Mark Clarke

Personal information
- Nationality: Caymanian
- Born: 1 October 1950
- Died: 22 October 2013 (aged 63)

Sport
- Sport: Sailing

= Mark Clarke (sailor) =

Caymanian sailor

Mark Clarke (1 October 1950 - 22 October 2013) was a Caymanian sailor. He competed at the 1992 Summer Olympics and the 1996 Summer Olympics. In 2013, Clarke went missing off the Cayman Islands in his boat, and his body was never found.

== Athletics ==
Clarke sailed for the British territory at the Olympic Games in Barcelona in 1992 and Atlanta in 1996. He has also won numerous national championships.

== Death ==
Mark disappeared while on a solo fishing trip.

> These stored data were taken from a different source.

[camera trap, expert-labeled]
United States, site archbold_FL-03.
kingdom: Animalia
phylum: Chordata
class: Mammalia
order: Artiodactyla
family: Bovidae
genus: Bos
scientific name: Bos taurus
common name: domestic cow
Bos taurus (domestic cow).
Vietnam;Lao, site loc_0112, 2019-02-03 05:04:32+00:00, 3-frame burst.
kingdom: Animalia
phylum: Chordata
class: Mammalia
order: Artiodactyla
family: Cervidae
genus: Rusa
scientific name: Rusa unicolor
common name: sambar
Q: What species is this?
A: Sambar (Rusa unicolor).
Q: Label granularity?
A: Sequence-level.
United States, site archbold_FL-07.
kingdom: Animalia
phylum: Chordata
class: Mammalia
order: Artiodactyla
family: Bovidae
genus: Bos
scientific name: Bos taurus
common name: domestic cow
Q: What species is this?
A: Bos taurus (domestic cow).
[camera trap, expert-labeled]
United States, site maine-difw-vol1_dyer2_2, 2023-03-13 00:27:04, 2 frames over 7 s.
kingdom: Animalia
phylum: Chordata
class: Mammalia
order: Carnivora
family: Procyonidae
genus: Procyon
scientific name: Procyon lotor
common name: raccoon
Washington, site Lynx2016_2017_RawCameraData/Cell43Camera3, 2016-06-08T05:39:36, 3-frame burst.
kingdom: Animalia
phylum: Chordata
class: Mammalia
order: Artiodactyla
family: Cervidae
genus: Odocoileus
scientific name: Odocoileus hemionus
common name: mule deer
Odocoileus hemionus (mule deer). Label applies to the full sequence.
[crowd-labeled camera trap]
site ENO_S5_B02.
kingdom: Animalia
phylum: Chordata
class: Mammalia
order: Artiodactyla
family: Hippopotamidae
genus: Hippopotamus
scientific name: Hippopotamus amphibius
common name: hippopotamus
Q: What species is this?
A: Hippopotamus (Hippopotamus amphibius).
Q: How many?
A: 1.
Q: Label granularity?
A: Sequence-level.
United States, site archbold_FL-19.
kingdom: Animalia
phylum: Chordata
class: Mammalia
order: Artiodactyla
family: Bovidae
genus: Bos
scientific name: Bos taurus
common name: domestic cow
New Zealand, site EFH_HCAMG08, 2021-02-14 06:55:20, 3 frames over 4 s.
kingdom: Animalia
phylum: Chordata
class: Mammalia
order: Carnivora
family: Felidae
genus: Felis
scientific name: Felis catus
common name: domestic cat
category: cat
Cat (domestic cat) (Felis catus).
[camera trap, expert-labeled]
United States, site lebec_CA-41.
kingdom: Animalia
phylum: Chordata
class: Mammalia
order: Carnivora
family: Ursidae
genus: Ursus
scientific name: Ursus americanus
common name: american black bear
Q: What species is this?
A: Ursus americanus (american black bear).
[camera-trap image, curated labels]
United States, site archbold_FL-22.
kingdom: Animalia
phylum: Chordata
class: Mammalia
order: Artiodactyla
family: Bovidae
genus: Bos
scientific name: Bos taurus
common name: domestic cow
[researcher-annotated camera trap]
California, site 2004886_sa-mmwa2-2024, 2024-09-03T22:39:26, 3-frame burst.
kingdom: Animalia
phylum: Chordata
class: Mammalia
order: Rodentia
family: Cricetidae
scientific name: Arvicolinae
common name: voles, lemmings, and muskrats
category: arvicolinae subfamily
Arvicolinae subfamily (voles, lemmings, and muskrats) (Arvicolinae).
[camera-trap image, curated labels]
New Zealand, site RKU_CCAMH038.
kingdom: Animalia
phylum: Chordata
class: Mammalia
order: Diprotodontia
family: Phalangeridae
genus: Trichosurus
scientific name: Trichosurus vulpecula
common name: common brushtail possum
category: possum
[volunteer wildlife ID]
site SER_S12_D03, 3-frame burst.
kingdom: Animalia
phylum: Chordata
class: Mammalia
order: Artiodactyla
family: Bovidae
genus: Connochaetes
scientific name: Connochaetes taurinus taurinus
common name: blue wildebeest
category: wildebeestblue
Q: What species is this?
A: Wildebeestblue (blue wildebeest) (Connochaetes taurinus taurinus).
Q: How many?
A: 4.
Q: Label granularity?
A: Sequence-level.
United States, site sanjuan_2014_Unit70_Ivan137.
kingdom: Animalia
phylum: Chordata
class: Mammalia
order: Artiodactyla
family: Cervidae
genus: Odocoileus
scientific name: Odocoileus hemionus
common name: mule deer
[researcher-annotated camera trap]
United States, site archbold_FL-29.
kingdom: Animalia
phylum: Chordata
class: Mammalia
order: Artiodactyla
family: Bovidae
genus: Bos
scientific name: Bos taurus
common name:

He left Rackley's Canal in the North Sound area of the Caymans aboard his 25-foot boat “Badger.” The next day his empty boat was found wedged on a coral reef off Cayman Kai. The Joint Marine and Air Operations Units of the Royal Cayman Islands Police Service (RCIPS) and local civilians carried out a comprehensive search of the area where the empty boat was found, but no sign of Clarke was found.

Cayman Islands Olympic Committee President Donald McLean said the weather was "perfect" when Clarke disappeared.